An initial enquiry to the Borough Council was turned down. A second approach some weeks later was similarly met with no joy. Working with the Council’s Cultural Strategy I set about spotting opportunities of what Pacitti Company could bring to the mix, in terms of facilitating some of what the Council was looking for.
The long and the short of it is that this worked, and after 9-months of renovations (which were paid for by the Council, the Colchester & Ipswich Museum Service, and ourselves), Pacitti Company moved in. The work was all done in consultation with the local Heritage Officer – the building is Grade 2 Listed – and we kept all modern interventions to a minimum.

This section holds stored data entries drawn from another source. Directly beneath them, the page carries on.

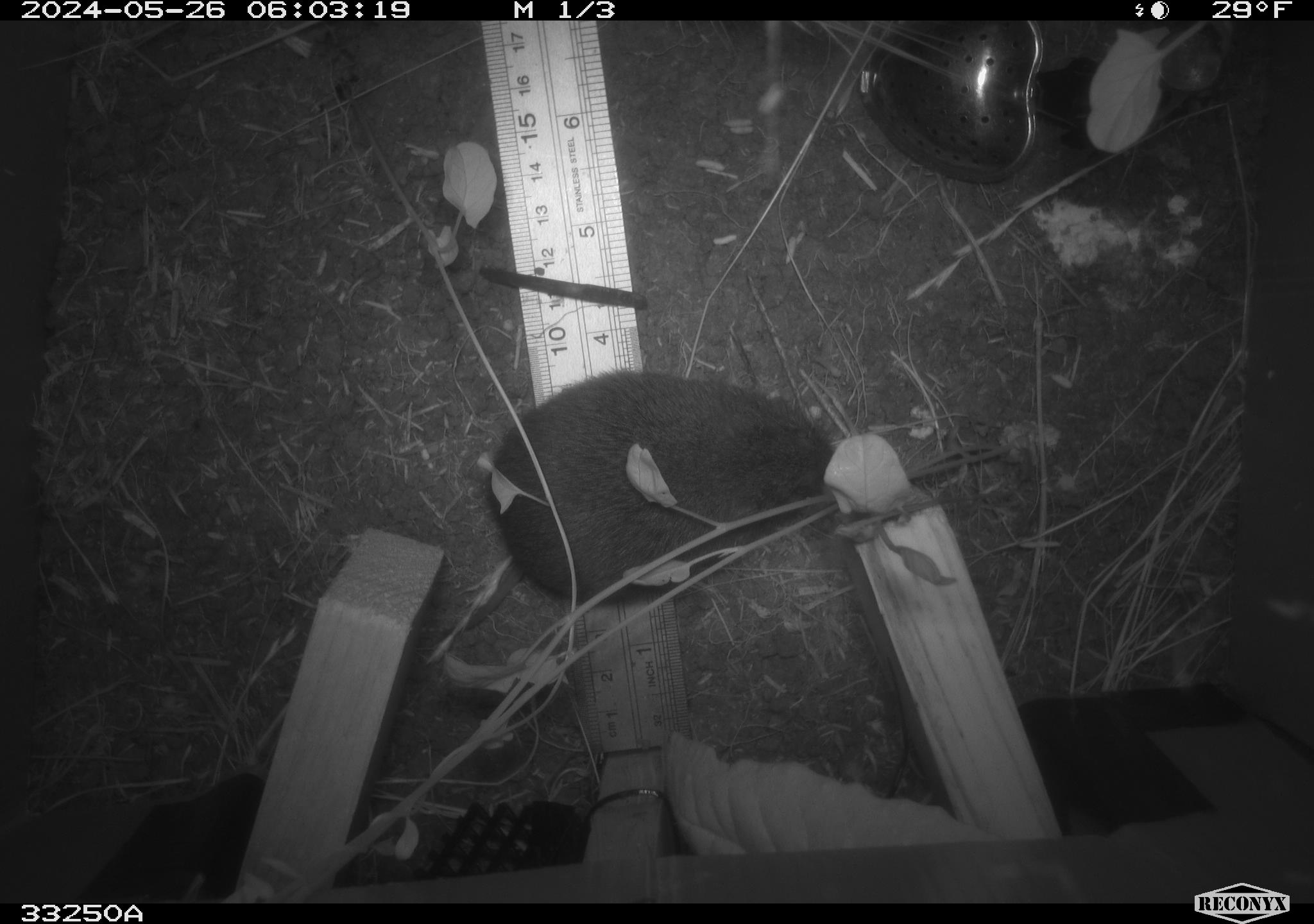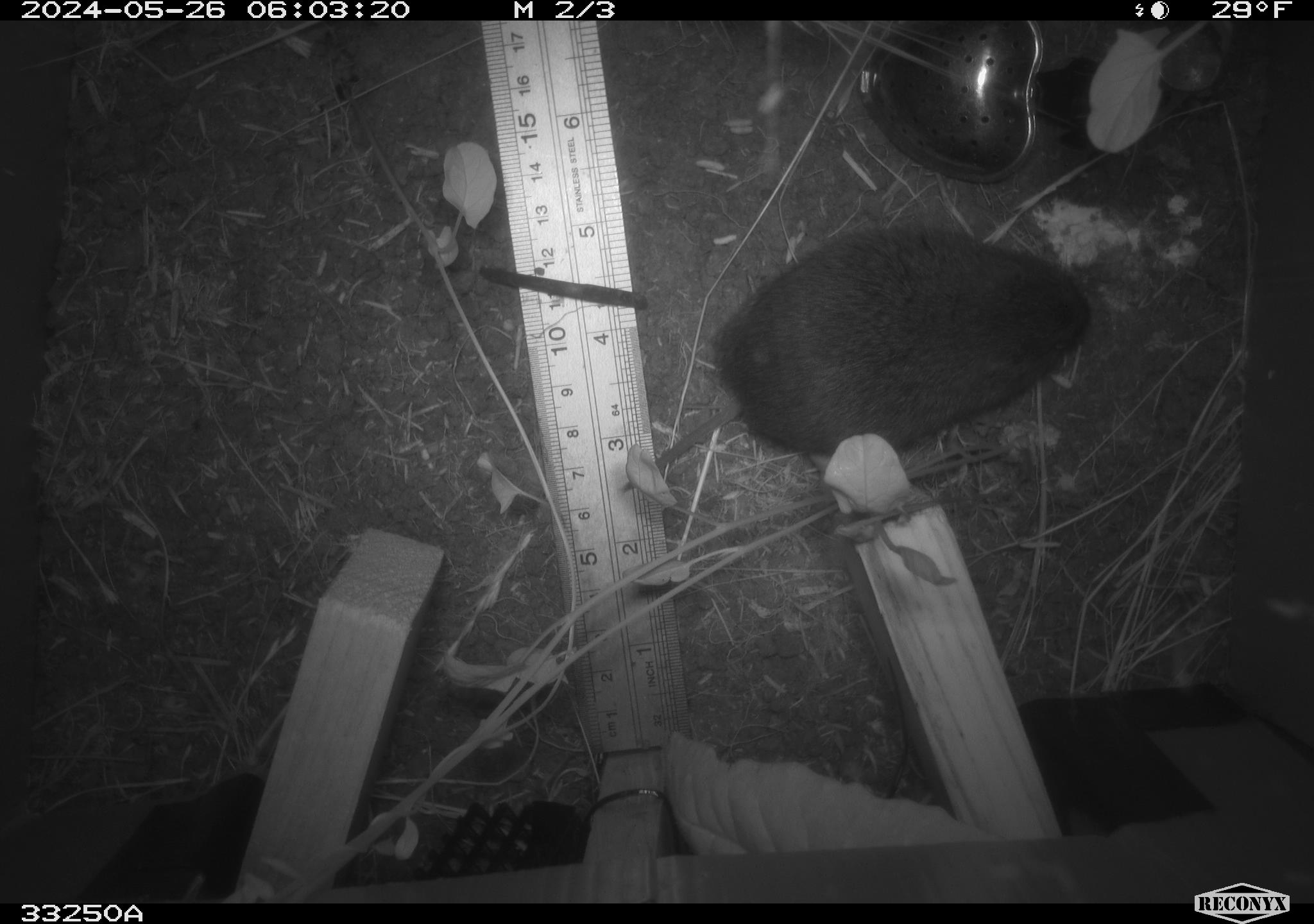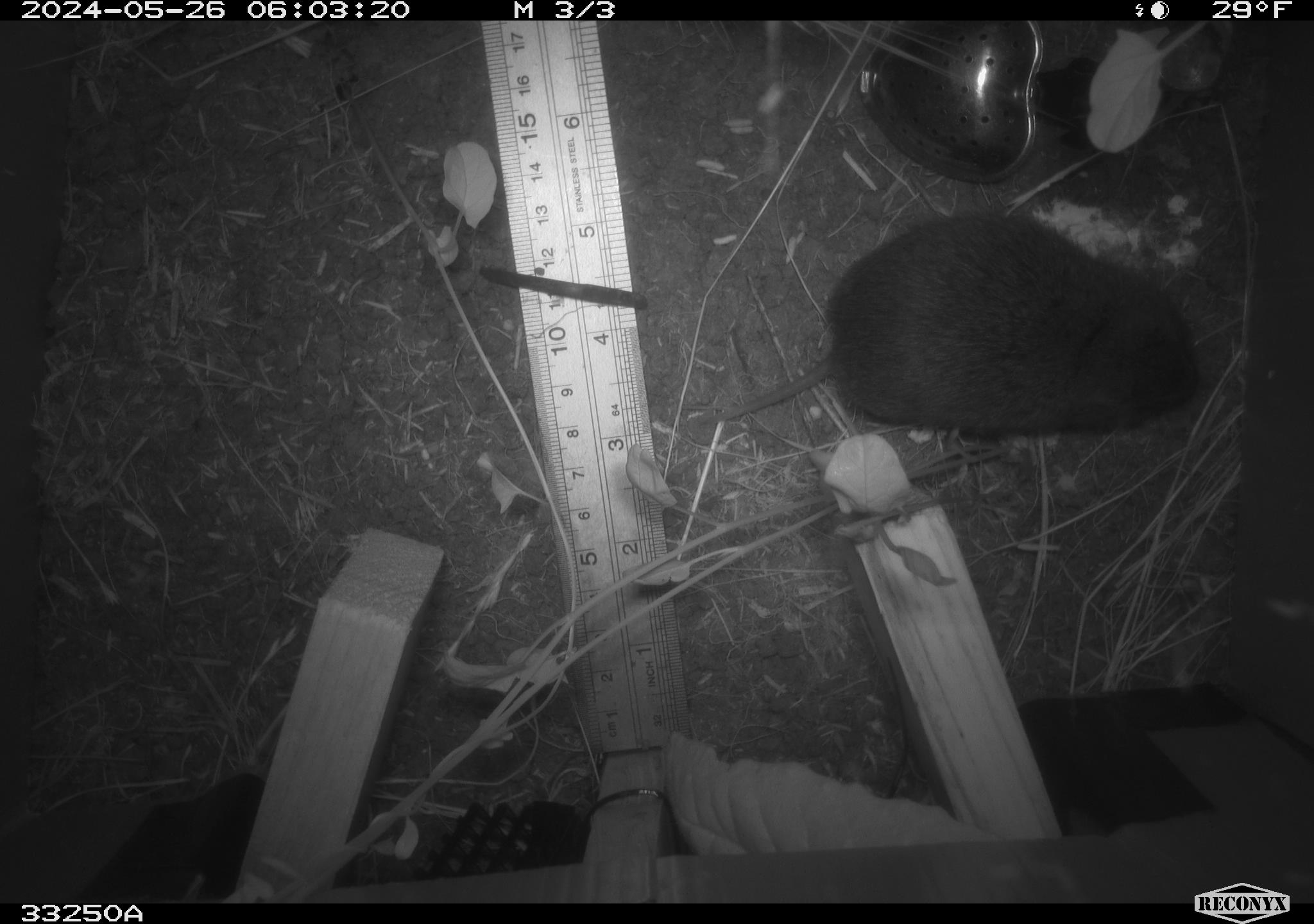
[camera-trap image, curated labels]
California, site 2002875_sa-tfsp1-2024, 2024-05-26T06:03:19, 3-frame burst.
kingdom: Animalia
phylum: Chordata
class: Mammalia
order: Rodentia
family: Cricetidae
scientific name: Arvicolinae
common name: voles, lemmings, and muskrats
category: arvicolinae subfamily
Arvicolinae subfamily (voles, lemmings, and muskrats) (Arvicolinae).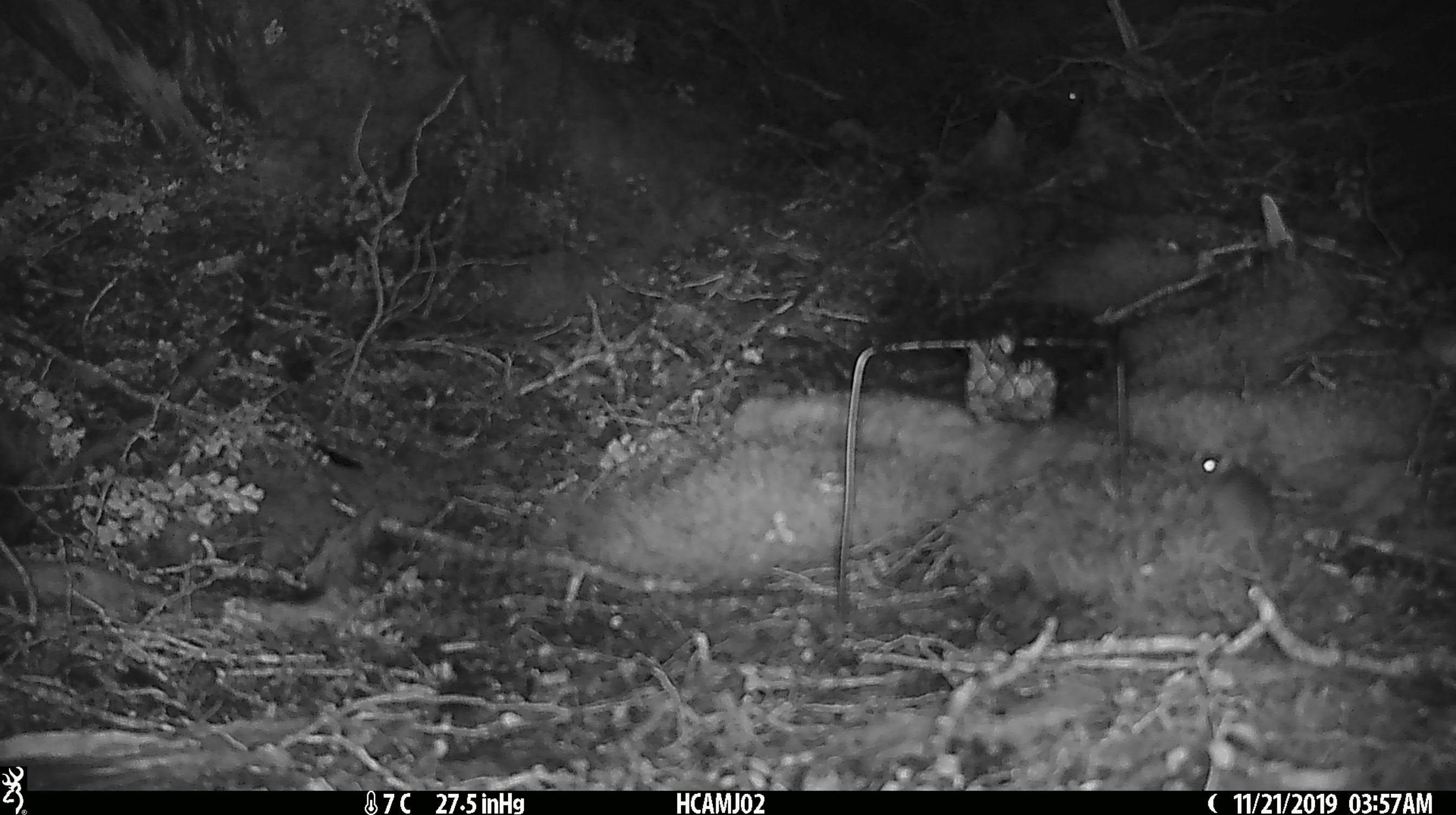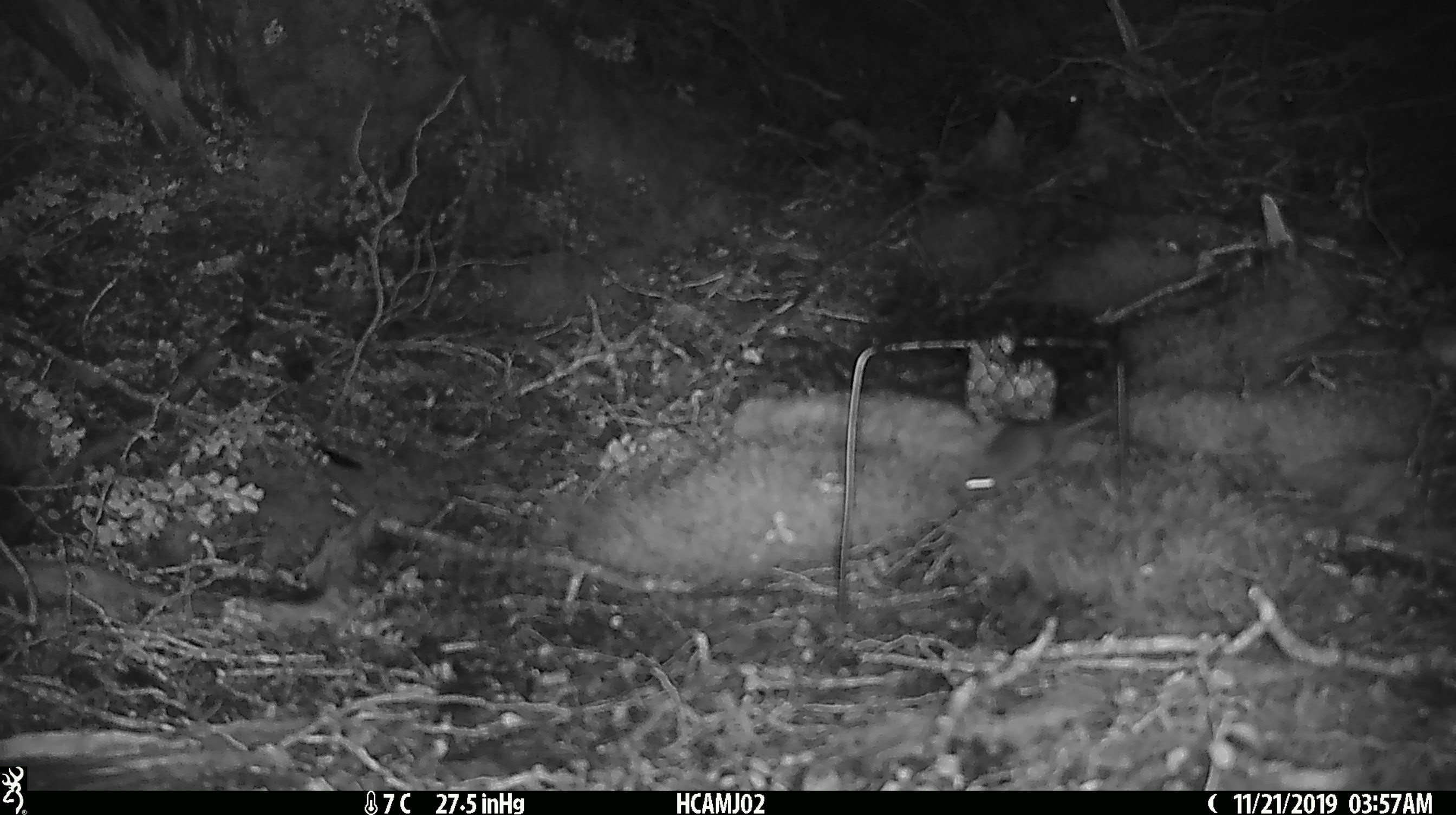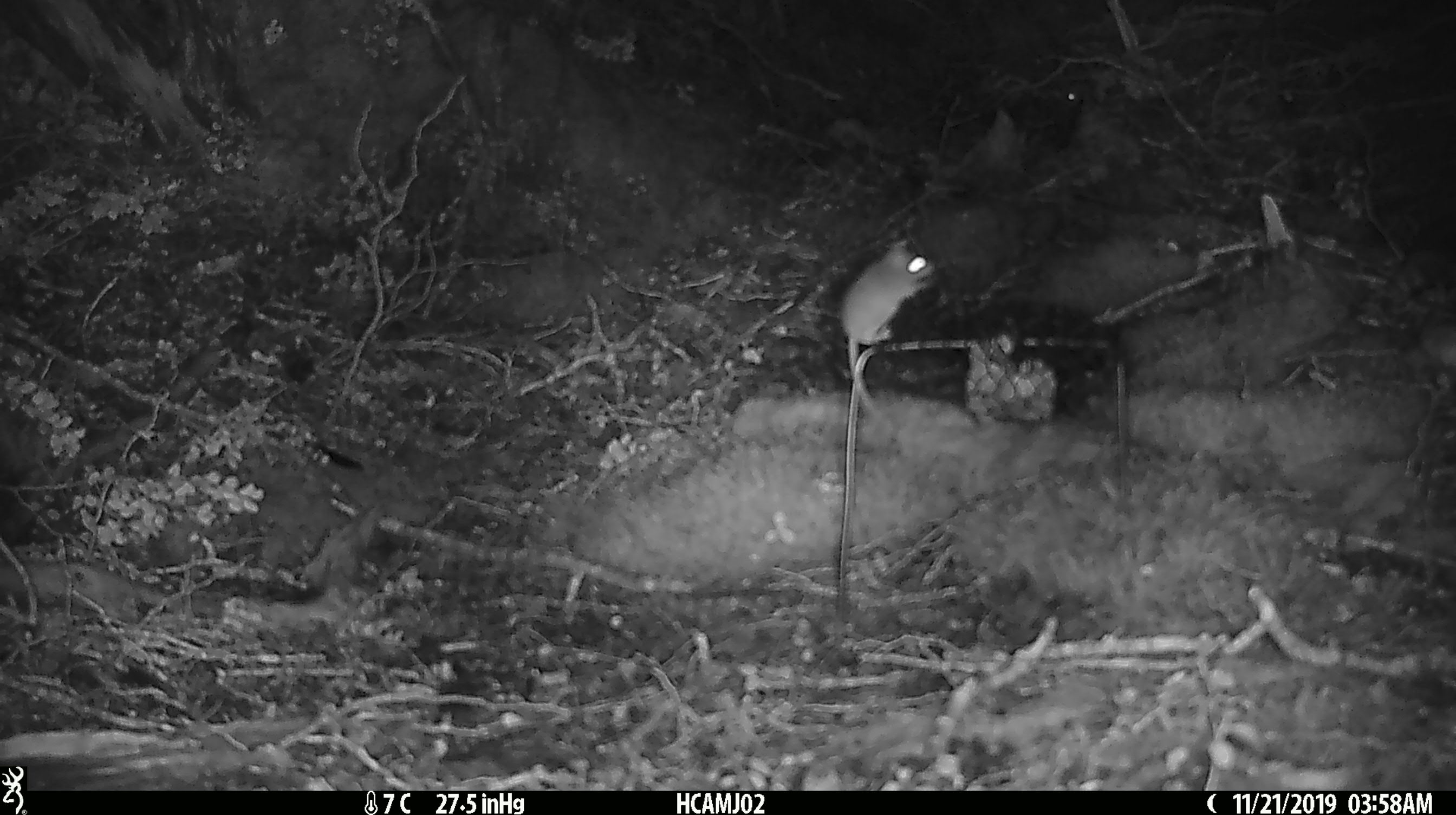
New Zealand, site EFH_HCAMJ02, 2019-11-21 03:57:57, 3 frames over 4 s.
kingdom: Animalia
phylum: Chordata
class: Mammalia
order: Rodentia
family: Muridae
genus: Mus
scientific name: Mus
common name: mouse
Mouse (Mus).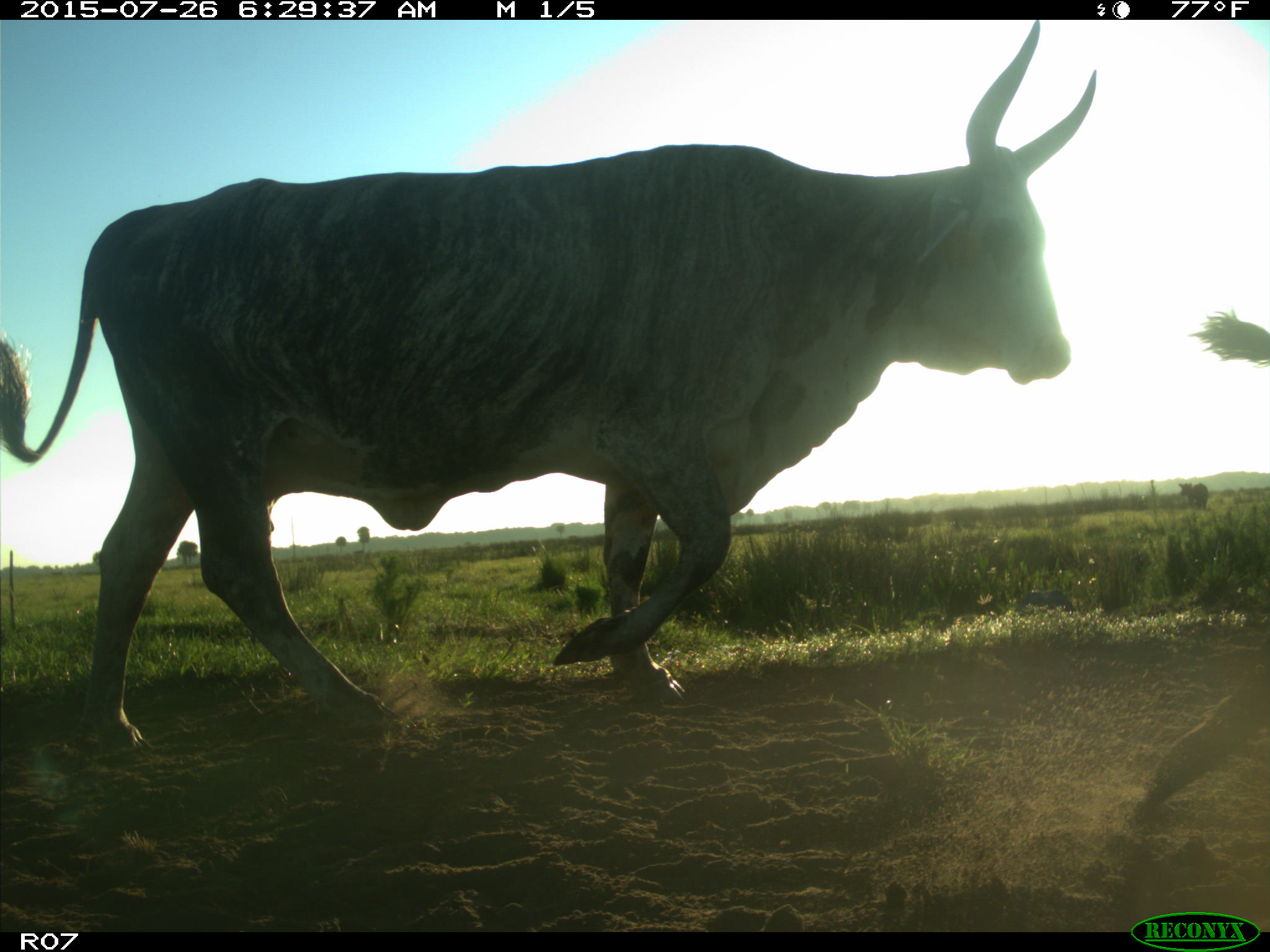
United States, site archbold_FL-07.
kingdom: Animalia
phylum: Chordata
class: Mammalia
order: Artiodactyla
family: Bovidae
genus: Bos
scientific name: Bos taurus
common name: domestic cow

We installed a flat screen TV, 5.1 surround‑sound in one of the rooms, wireless broadband throughout, and built one new wall which doubles up as a giant whiteboard. We raised the floor in a corridor to make all of the spaces flat level accessible, opened up a door that was previously unusable by sinking a radiator pipe in to the floor, and in one corner of the office erected a garden shed for me to work out of. And so it was that the Pacitti Company moved into the Victorian Wing of the Ipswich Museum: the very site of the art school I had failed to get in to at 16.
The Think Tank opened to the public on 19th of September 2012 with a programme launch for that year’s upcoming Ipswich SPILL Festival. This was attended by lots of local stakeholders and folk interested to see what we had made of the building. The event was packed, and from the off we knew the site was going to function well. Across the next few months we bedded down our first season of events, curated with local and national audiences in mind. Sessions that perhaps at first appeared a little provocative – such as salons on blood or death – were kept deliberately accessible in their marketing and execution, however serious their content. But while I hoped the eclectic mixed programme would have broad appeal I knew that only time would tell.
Today we welcome broad audiences to a rolling programme of accessible affordable public events, led by artists and experts from a range of diverse fields. From talks to courses, residencies and feasts, to research groups and kids activities, all fuelling future SPILL Festival thinking and generating material for new projects. Of course we need to keep fundraising in order to make it all possible. But our development of new models for meaningful participation in the arts remains so exciting, you might say its our life's work.